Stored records
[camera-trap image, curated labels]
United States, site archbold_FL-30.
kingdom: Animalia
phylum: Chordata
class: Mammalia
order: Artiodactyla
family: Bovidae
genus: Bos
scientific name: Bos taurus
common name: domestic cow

■ **What needs to be done**
Please reproduce each entry above exactly as it reads.

■ **Worked solution**
[camera-trap image, curated labels]
United States, site archbold_FL-30.
kingdom: Animalia
phylum: Chordata
class: Mammalia
order: Artiodactyla
family: Bovidae
genus: Bos
scientific name: Bos taurus
common name: domestic cow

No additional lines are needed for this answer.